This article is by Nikolay Laptev, Slawek Smyl, and Santhosh Shanmugam.
At Uber, event forecasting enables us to future-proof our services based on anticipated user demand. The goal is to accurately predict where, when, and how many ride requests Uber will receive at any given time.
Extreme events—peak travel times such as holidays, concerts, inclement weather, and sporting events—only heighten the importance of forecasting for operations planning. Calculating demand time series forecasting during extreme events is a critical component of anomaly detection, optimal resource allocation, and budgeting.
Although extreme event forecasting is a crucial piece of Uber operations, data sparsity makes accurate prediction challenging. Consider New Year’s Eve (NYE), one of the busiest dates for Uber. We only have a handful of NYEs to work with, and each instance might have a different cohort of users. In addition to historical data, extreme event prediction also depends on numerous external factors, including weather, population growth, and marketing changes such as driver incentives.
A combination of classical time series models, such as those found in the standard R forecast package, and machine learning methods are often used to forecast special events. These approaches, however, are neither flexible nor scalable enough for Uber.
In this article, we introduce an Uber forecasting model that combines historical data and external factors to more precisely predict extreme events, highlighting its new architecture and how it compares to our previous model.
Creating Uber's new extreme event forecasting model:
Over time, we realized that in order to grow at scale we needed to upgrade our forecasting model to accurately predict extreme events across Uber markets.

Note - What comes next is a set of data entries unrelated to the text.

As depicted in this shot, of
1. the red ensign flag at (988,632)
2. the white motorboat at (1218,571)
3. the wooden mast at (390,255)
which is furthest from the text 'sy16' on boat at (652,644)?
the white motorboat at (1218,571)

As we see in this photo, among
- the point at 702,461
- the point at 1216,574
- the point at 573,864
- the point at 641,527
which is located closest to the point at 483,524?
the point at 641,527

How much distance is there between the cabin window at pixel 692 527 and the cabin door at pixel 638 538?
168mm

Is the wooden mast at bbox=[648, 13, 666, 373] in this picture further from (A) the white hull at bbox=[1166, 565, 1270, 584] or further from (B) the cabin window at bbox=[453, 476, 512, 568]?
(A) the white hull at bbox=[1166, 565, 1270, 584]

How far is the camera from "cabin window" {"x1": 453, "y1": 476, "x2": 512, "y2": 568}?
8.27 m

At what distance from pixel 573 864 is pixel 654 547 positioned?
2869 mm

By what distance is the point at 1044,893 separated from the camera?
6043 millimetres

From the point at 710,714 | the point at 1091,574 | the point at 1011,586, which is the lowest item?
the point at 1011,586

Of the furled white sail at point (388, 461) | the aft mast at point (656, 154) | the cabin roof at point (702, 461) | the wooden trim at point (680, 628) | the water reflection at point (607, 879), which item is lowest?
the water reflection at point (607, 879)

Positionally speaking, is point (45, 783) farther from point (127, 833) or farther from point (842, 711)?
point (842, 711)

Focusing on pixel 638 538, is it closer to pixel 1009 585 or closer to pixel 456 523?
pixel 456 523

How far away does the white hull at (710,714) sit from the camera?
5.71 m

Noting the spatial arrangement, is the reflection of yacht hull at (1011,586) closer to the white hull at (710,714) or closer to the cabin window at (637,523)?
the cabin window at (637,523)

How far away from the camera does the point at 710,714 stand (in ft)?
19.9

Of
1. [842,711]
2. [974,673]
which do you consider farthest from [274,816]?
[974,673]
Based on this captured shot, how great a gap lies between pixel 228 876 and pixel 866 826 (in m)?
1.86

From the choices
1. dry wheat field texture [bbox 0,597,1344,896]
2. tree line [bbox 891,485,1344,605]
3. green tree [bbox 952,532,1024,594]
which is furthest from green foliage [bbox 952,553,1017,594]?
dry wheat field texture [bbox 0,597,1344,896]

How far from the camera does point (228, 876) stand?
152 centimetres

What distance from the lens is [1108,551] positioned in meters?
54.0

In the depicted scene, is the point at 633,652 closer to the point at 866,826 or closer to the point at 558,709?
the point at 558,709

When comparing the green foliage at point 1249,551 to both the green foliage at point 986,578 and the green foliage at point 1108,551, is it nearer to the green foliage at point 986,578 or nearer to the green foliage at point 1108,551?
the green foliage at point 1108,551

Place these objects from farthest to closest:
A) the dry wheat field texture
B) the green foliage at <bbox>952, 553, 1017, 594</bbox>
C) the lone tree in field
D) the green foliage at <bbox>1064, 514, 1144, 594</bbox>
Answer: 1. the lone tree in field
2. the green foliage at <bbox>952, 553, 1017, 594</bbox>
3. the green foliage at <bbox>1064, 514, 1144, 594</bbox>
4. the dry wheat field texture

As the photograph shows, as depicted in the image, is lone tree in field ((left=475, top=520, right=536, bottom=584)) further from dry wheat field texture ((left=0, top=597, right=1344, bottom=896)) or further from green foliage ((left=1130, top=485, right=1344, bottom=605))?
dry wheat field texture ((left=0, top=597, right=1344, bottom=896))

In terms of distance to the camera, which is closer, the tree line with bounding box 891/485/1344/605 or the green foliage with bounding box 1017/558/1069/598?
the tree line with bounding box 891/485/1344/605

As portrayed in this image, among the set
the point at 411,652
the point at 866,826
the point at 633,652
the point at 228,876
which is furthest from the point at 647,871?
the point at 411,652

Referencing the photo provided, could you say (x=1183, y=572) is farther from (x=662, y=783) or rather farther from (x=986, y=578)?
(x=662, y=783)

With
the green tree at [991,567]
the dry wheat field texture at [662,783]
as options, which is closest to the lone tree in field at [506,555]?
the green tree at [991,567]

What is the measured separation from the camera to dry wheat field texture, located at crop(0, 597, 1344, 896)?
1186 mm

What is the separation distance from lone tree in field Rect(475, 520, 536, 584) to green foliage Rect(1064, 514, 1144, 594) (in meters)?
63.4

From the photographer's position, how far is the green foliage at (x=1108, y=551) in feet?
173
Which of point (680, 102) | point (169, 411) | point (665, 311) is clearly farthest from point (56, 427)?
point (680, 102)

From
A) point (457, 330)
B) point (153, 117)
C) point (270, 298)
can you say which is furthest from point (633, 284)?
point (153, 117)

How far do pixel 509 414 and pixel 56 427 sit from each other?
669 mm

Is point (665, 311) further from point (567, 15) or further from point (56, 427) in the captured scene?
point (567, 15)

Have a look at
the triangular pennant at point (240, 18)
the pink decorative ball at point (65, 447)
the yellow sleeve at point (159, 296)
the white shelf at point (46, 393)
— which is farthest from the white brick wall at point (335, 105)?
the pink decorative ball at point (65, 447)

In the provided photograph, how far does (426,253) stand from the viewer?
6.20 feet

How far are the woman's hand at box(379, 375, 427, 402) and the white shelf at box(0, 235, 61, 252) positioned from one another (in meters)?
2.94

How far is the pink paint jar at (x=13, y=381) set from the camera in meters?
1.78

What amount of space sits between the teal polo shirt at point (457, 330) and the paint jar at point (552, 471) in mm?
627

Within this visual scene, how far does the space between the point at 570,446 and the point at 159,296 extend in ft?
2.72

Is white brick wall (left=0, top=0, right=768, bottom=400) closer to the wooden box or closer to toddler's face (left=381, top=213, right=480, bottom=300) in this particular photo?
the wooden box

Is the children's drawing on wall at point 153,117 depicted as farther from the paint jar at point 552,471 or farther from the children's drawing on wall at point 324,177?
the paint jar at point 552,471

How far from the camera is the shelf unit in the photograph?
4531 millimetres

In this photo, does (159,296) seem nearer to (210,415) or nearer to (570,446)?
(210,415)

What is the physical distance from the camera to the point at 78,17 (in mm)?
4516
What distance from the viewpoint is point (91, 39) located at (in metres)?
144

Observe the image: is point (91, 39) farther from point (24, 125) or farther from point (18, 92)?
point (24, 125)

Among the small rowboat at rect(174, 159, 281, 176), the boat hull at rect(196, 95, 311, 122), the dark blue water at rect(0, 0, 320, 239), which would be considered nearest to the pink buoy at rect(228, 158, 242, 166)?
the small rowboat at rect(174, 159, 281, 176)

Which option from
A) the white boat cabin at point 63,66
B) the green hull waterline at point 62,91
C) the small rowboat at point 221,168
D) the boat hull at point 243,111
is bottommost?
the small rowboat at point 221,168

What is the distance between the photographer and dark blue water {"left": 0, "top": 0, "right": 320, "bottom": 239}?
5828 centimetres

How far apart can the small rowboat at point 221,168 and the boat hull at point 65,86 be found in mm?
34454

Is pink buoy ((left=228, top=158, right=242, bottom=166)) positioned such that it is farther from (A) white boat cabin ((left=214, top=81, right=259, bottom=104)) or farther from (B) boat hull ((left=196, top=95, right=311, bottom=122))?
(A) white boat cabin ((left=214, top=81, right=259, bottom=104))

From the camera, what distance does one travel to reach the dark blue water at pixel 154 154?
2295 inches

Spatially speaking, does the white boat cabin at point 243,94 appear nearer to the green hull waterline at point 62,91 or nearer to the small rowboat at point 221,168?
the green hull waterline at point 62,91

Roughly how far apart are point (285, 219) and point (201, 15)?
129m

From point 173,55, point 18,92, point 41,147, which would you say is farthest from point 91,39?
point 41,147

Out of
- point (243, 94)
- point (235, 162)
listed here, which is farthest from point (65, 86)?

We ultimately settled on conducting time series modeling based on the Long Short Term Memory (LSTM) architecture, a technique that features end-to-end modeling, ease of incorporating external variables, and automatic feature extraction abilities.4 By providing a large amount of data across numerous dimensions, an LSTM approach can model complex nonlinear feature interactions.
After choosing our architecture, we assessed the data backlog we required to train our model, demonstrated below:
Forecasting for extreme events can be difficult because of their infrequency. To overcome this data deficiency, we decided to train a single, flexible neural network to model data from many cities at once, which greatly improved our accuracy.
Building a new architecture with neural networks:
Our goal was to design a generic, end-to-end time series forecasting model that is scalable, accurate, and applicable to heterogeneous time series. To achieve this, we used thousands of time series to train a multi-module neural network.
We measured and tracked raw external data to build this neural network, demonstrated below:
This raw data was used in our training model to conduct simple preprocessing, including log transformation, scaling, and data detrending.